───── Records for the task ─────
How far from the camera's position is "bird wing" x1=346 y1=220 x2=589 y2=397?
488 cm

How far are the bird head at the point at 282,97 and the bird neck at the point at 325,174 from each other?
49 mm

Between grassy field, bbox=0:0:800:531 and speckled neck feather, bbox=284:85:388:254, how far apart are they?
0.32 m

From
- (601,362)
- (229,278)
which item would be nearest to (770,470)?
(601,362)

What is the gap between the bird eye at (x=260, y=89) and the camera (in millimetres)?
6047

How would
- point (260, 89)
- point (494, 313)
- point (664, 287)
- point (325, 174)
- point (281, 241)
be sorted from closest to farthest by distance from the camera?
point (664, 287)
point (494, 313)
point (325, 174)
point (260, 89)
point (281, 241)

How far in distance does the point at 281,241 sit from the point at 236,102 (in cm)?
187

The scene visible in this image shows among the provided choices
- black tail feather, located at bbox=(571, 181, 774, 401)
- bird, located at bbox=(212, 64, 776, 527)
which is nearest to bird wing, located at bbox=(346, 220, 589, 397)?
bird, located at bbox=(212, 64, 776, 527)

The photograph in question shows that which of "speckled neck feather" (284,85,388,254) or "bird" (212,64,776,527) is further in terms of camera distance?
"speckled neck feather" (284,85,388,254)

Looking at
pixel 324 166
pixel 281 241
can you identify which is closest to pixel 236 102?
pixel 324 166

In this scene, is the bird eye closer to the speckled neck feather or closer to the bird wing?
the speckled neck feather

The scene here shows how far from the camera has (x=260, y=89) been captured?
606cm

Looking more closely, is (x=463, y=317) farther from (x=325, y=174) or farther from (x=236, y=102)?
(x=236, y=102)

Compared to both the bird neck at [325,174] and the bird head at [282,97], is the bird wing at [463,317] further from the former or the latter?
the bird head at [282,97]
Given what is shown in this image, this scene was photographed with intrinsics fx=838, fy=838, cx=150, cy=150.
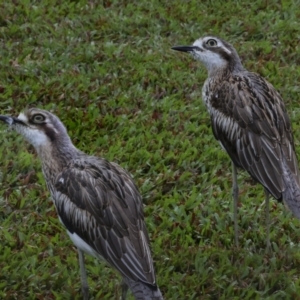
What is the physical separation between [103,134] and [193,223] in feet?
5.80

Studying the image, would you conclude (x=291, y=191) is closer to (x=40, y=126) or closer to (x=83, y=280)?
(x=83, y=280)

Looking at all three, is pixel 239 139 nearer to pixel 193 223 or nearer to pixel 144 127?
pixel 193 223

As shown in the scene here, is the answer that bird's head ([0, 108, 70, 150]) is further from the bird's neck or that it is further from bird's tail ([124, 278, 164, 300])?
bird's tail ([124, 278, 164, 300])

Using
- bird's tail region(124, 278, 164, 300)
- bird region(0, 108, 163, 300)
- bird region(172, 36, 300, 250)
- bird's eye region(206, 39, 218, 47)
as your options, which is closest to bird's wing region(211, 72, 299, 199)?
bird region(172, 36, 300, 250)

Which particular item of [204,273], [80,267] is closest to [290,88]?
[204,273]

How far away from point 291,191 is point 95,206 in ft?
5.37

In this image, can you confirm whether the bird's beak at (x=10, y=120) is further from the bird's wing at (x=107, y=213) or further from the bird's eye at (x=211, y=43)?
the bird's eye at (x=211, y=43)

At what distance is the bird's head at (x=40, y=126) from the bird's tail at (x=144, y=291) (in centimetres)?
149

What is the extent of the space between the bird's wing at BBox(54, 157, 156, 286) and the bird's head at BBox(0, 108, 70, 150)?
0.29m

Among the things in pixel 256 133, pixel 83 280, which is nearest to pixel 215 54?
pixel 256 133

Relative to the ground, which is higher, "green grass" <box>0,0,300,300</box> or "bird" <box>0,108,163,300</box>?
"bird" <box>0,108,163,300</box>

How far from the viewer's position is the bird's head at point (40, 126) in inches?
261

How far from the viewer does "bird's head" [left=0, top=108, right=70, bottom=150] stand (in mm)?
6641

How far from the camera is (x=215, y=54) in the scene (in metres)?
8.14
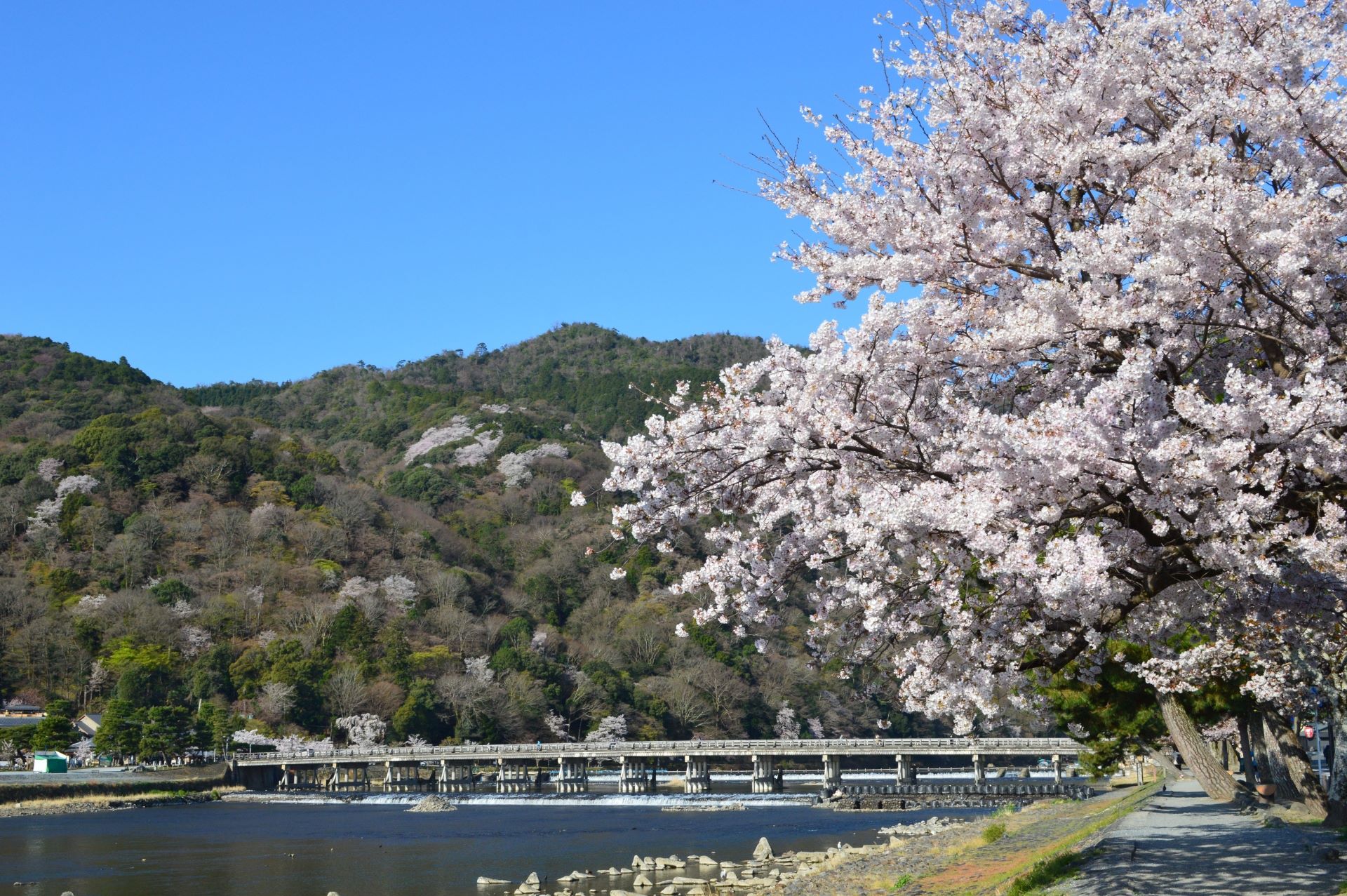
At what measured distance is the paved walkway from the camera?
9.98 meters

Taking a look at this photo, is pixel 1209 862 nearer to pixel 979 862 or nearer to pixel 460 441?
pixel 979 862

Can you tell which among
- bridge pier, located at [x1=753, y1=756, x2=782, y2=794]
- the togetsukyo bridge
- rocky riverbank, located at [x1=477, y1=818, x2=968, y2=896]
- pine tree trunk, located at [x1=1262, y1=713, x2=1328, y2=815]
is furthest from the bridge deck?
pine tree trunk, located at [x1=1262, y1=713, x2=1328, y2=815]

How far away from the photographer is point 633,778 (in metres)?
66.6

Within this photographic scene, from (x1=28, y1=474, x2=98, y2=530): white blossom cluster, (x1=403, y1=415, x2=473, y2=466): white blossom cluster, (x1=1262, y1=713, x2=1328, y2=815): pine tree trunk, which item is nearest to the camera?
(x1=1262, y1=713, x2=1328, y2=815): pine tree trunk

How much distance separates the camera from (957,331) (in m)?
6.93

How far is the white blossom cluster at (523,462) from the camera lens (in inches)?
4198

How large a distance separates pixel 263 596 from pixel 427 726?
14514 mm

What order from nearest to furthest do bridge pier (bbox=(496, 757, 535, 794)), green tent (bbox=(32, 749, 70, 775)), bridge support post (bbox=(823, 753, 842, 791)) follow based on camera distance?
1. green tent (bbox=(32, 749, 70, 775))
2. bridge support post (bbox=(823, 753, 842, 791))
3. bridge pier (bbox=(496, 757, 535, 794))

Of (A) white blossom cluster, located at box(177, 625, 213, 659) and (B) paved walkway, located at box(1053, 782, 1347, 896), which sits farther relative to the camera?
(A) white blossom cluster, located at box(177, 625, 213, 659)

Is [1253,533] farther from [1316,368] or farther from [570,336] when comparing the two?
[570,336]

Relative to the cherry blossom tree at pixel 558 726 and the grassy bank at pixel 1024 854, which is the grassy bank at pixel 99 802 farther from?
the grassy bank at pixel 1024 854

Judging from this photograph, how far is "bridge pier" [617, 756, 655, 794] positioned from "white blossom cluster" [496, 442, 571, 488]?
137 feet

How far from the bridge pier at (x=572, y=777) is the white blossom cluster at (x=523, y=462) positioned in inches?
1609

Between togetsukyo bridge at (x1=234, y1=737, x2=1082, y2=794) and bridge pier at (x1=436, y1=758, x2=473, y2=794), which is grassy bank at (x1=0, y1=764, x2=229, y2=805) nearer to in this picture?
togetsukyo bridge at (x1=234, y1=737, x2=1082, y2=794)
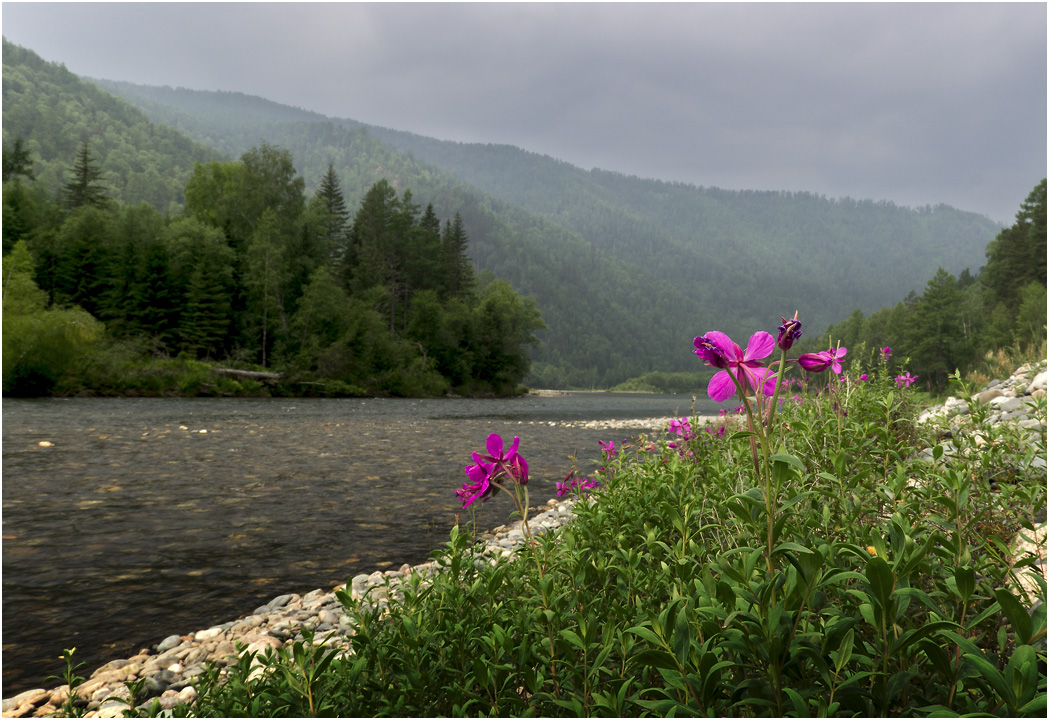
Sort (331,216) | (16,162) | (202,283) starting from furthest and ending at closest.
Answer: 1. (331,216)
2. (16,162)
3. (202,283)

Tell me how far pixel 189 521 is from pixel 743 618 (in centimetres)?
735

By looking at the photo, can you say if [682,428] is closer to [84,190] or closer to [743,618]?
[743,618]

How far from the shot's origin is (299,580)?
5070 millimetres

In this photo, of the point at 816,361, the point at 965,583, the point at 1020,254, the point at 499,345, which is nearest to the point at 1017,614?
the point at 965,583

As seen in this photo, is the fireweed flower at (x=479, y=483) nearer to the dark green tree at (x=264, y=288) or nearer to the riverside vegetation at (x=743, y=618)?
the riverside vegetation at (x=743, y=618)

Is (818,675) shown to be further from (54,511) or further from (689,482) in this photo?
(54,511)

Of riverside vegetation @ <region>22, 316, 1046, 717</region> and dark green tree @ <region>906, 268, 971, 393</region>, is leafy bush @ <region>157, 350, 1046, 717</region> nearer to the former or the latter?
riverside vegetation @ <region>22, 316, 1046, 717</region>

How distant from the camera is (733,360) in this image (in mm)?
1610

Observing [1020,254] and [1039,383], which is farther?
[1020,254]

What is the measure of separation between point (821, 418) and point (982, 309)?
56303mm

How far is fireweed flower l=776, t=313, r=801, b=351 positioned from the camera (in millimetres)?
1533

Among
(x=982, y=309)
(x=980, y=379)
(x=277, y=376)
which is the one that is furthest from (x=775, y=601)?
(x=982, y=309)

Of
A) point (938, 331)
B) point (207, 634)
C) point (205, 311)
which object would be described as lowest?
point (207, 634)

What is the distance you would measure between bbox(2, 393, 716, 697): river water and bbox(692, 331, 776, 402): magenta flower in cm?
447
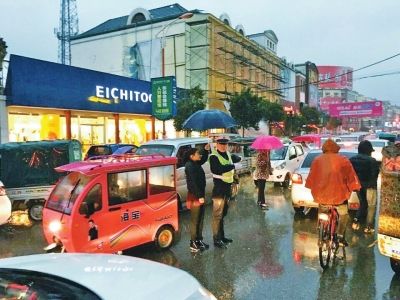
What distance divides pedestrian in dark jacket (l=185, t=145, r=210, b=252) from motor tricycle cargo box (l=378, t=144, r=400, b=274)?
9.77 ft

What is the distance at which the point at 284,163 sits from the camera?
14133 millimetres

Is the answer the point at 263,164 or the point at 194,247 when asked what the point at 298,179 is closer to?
the point at 263,164

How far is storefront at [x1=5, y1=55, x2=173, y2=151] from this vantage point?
19.3 meters

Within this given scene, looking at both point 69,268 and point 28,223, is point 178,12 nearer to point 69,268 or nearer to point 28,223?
point 28,223

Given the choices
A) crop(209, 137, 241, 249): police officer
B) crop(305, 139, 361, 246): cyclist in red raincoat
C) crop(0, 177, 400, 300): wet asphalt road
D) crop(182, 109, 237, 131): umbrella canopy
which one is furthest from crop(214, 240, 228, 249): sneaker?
crop(182, 109, 237, 131): umbrella canopy

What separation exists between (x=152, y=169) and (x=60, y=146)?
486cm

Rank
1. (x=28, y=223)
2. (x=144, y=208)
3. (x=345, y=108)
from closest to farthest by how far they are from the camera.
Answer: (x=144, y=208), (x=28, y=223), (x=345, y=108)

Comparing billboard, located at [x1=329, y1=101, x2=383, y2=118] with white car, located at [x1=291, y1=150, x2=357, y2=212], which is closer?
white car, located at [x1=291, y1=150, x2=357, y2=212]

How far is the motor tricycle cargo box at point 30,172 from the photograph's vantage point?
390 inches

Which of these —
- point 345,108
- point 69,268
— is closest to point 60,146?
─────
Copy the records above, starting at the line that contains "Between togetsukyo bridge" and ending after the line that contains "3. (202,283)". Leave out any pictures.

### Result of the task
Between togetsukyo bridge at (x1=234, y1=737, x2=1082, y2=794) and bridge pier at (x1=436, y1=758, x2=473, y2=794), which is grassy bank at (x1=0, y1=764, x2=229, y2=805) nearer to in this picture?
togetsukyo bridge at (x1=234, y1=737, x2=1082, y2=794)
Sort (331,216) | (16,162) | (202,283) starting from furthest and ending at closest.
Answer: 1. (331,216)
2. (16,162)
3. (202,283)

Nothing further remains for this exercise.